A derived visualizer class overloading some default values to simplify the visualization of typical flattened leaves scenario.

Initializes the visualizer with paths and flags to control what types of data are visualized. Default values are adjusted to cover the canopy visualization use case.

Parameters:
  • vis_all (bool) – If True, visualize all available predictions.

  • vis_symptoms (bool) – If True, symptom segmentation and symptom detection will be combined.

  • visualize_acceptance (bool) – Whether to distinguish between accepted and rejected predictions.

  • vis_organs (bool) – Visualize organ segmentation predictions.

  • vis_focus (bool) – Visualize image focus predictions.

  • vis_symptoms_det (bool) – Visualize detected symptoms.

  • vis_symptoms_seg (bool) – Visualize segmented symptoms.

  • src_root (str) – Root directory containing prediction outputs.

  • rgb_root (str) – Directory containing original RGB images.

  • export_root (str) – Directory where visualizations will be saved.

  • organs_subfolder (str) – Path to organ predictions.

  • focus_subfolder (str) – Path to focus predictions.

  • symptoms_det_subfolder (str) – Path to symptom detection predictions.

  • symptoms_seg_subfolder (str) – Path to symptom segmentation predictions.

leaf.visualization.save_image(path: str, image: numpy.array, color_convert: int = None) None

Saves an image to disk with optional color conversion.

Parameters:
  • path (str) – Destination file path.

  • image (np.array) – Image tensor (usually from torch) to save.

  • color_convert (int) – Optional OpenCV color conversion flag.

leaf.visualization.save_depth_overlay(normalized_image: numpy.array, mask: numpy.array, output_path: str) None

Creates an overlay of a binary mask on a normalized depth image and saves it.

Parameters:
  • normalized_image (np.array) – Normalized depth image.

  • mask (np.array) – Binary mask (1 = keep, 0 = mask).

  • output_path (str) – Path to save the overlay.

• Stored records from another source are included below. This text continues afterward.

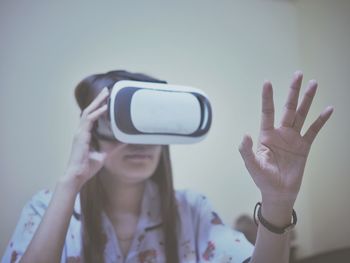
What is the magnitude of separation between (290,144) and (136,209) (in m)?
0.34

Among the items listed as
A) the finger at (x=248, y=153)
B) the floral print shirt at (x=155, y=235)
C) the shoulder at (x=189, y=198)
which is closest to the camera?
the finger at (x=248, y=153)

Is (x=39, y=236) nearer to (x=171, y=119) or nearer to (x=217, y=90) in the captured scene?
(x=171, y=119)

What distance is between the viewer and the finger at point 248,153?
441 millimetres

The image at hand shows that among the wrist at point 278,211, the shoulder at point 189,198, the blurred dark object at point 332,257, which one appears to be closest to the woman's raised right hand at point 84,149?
the shoulder at point 189,198

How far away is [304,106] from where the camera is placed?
18.3 inches

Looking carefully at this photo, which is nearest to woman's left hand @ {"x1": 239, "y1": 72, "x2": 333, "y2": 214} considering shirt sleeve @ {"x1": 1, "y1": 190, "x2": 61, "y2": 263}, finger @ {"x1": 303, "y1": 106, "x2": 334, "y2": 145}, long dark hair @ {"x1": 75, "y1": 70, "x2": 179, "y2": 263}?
finger @ {"x1": 303, "y1": 106, "x2": 334, "y2": 145}

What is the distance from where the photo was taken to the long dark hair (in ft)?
1.89

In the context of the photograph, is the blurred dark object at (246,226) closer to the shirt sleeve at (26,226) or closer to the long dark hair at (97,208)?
A: the long dark hair at (97,208)

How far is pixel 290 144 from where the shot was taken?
471 mm

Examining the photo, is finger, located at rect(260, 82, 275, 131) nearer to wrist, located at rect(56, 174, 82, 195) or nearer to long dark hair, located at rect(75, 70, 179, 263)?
long dark hair, located at rect(75, 70, 179, 263)

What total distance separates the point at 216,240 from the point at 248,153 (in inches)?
9.2

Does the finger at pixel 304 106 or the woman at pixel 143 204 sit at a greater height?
the finger at pixel 304 106

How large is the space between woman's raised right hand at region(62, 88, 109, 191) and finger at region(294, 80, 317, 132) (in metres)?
0.30

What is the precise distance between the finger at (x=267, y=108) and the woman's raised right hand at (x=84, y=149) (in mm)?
251
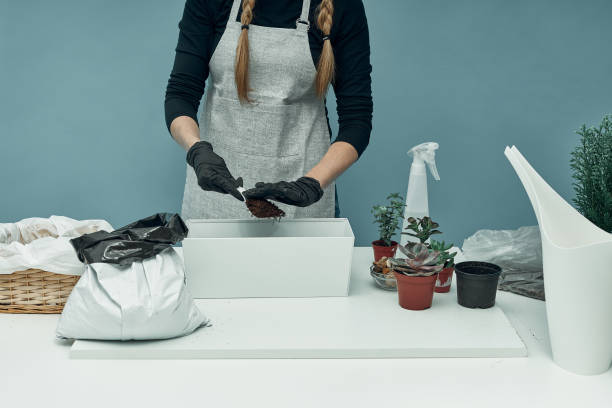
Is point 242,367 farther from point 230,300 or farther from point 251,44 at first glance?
point 251,44

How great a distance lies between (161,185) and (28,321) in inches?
57.9

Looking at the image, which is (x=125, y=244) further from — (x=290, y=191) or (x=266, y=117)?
(x=266, y=117)

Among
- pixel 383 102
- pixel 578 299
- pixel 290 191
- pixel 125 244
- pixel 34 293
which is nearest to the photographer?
pixel 578 299

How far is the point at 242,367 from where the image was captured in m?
1.05

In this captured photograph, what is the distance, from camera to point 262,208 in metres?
1.33

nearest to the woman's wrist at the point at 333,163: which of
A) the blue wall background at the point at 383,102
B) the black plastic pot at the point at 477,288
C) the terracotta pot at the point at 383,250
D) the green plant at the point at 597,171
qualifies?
the terracotta pot at the point at 383,250

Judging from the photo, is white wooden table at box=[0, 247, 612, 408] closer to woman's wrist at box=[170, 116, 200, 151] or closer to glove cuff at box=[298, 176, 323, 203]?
glove cuff at box=[298, 176, 323, 203]

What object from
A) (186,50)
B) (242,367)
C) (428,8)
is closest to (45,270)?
(242,367)

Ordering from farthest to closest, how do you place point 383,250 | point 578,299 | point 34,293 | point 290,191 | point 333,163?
1. point 333,163
2. point 383,250
3. point 290,191
4. point 34,293
5. point 578,299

leaf.visualization.save_histogram(data: numpy.array, mean_d: float, std_d: float, initial_mean: float, initial_std: float, output_path: str, highlight_line: float = None) None

Plots and saves a histogram with statistical highlights.

Parameters:
  • data (np.array) – Input data for histogram.

  • mean_d (float) – Mean of the filtered data.

  • std_d (float) – Std dev of the filtered data.

  • initial_mean (float) – Original dataset mean.

  • initial_std (float) – Original dataset std dev.

  • output_path (str) – Output path for the histogram image.

  • highlight_line (float, optional) – Vertical line to highlight a value.

leaf.visualization.test()

This function runs a dry run of the complete visualization to validate your installation. It produces visualizations in newly created test/visualization folder. It requires predictions of the models.test() to create the desired output.